Applied Surface Science, Vol.479, 463-468, 2019
New insights into adsorption bonding of imidazole: A viable C2-H bond cleavage on copper surfaces
We show by means of density-functional-theory (DFT) calculations that dissociative adsorption bonding of imidazole is feasible on copper-oxide surfaces, but it differs considerably from that of 1,2,3-triazole and tetrazole (these three molecules can be seen as archetypal models of azole corrosion inhibitors). While for the latter two dissociative adsorption proceeds via the cleavage of the N-H bond leading to a strongly bonded molecule adsorbed upright on the surface with two N atoms, such a mode is unfavorable for imidazole due to its incompatible molecular geometry, because it has the two N atoms on opposite sides of the molecule. Instead, imidazole may adsorb dissociatively via either the cleavage of the C-H bond (in an upright adsorbed geometry) or the cleavage of the N-H bond in a lying down geometry; among the two possibilities, C-H dissociation is thermodynamically superior to the "lying down" N-H dissociation. Calculations further indicate that for triazole and tetrazole the C-H dissociative mode is also viable, because it is similar in stability to the N-H dissociative mode.
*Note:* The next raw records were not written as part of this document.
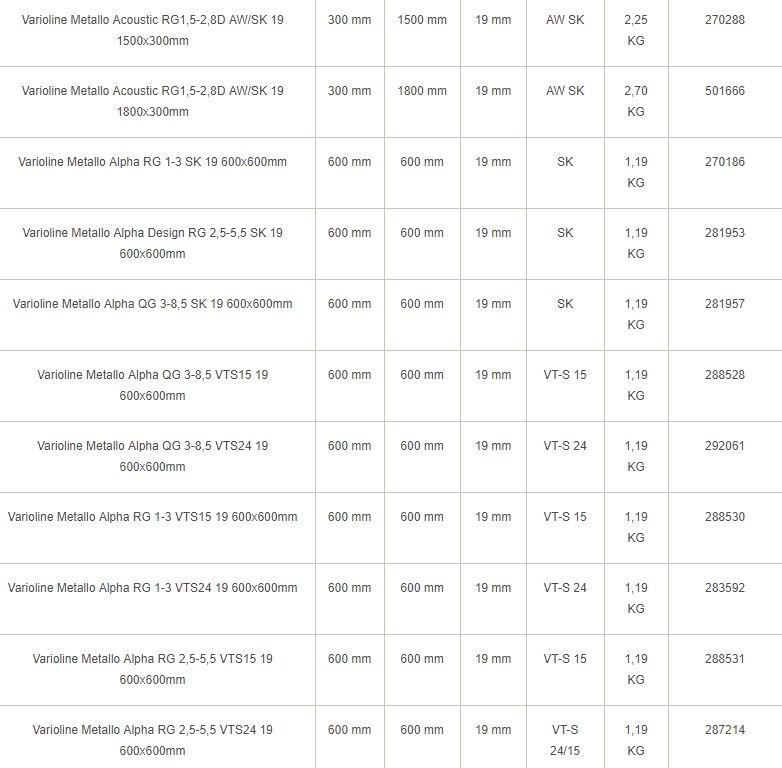 | | | | | | | |
|---|---|---|---|---|---|---|
| Varioline Metallo Acoustic RG1,5-2,8D AW/SK 19 1500x300mm | 300 mm | 1500 mm | 19 mm | AW SK | 2,25 KG | 270288 |
| Varioline Metallo Acoustic RG1,5-2,8D AW/SK 19 1800x300mm | 300 mm | 1800 mm | 19 mm | AW SK | 2,70 KG | 501666 |
| Varioline Metallo Alpha RG 1-3 SK 19 600x600mm | 600 mm | 600 mm | 19 mm | SK | 1,19 KG | 270186 |
| Varioline Metallo Alpha Design RG 2,5-5,5 SK 19 600x600mm | 600 mm | 600 mm | 19 mm | SK | 1,19 KG | 281953 |
| Varioline Metallo Alpha QG 3-8,5 SK 19 600x600mm | 600 mm | 600 mm | 19 mm | SK | 1,19 KG | 281957 |
| Varioline Metallo Alpha QG 3-8,5 VTS15 19 600x600mm | 600 mm | 600 mm | 19 mm | VT-S 15 | 1,19 KG | 288528 |
| Varioline Metallo Alpha QG 3-8,5 VTS24 19 600x600mm | 600 mm | 600 mm | 19 mm | VT-S 24 | 1,19 KG | 292061 |
| Varioline Metallo Alpha RG 1-3 VTS15 19 600x600mm | 600 mm | 600 mm | 19 mm | VT-S 15 | 1,19 KG | 288530 |
| Varioline Metallo Alpha RG 1-3 VTS24 19 600x600mm | 600 mm | 600 mm | 19 mm | VT-S 24 | 1,19 KG | 283592 |
| Varioline Metallo Alpha RG 2,5-5,5 VTS15 19 600x600mm | 600 mm | 600 mm | 19 mm | VT-S 15 | 1,19 KG | 288531 |
| Varioline Metallo Alpha RG 2,5-5,5 VTS24 19 600x600mm | 600 mm | 600 mm | 19 mm | VT-S 24/15 | 1,19 KG | 287214 |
However, there exists a notable difference between the two dissociation modes: while N-H dissociation of triazole and tetrazole is barrierless (or almost so) at oxygen vacancy sites on copper-oxide surfaces, the respective barrier for C-H dissociation of imidazole is 1.1 eV and is therefore kinetically hindered. We also investigate the C-H dissociation mode of imidazole on zinc and aluminum surfaces. We find that these are less reactive toward molecular C-H bond cleavage in most considered cases, with zinc being moderately less reactive and aluminum considerably less reactive than copper.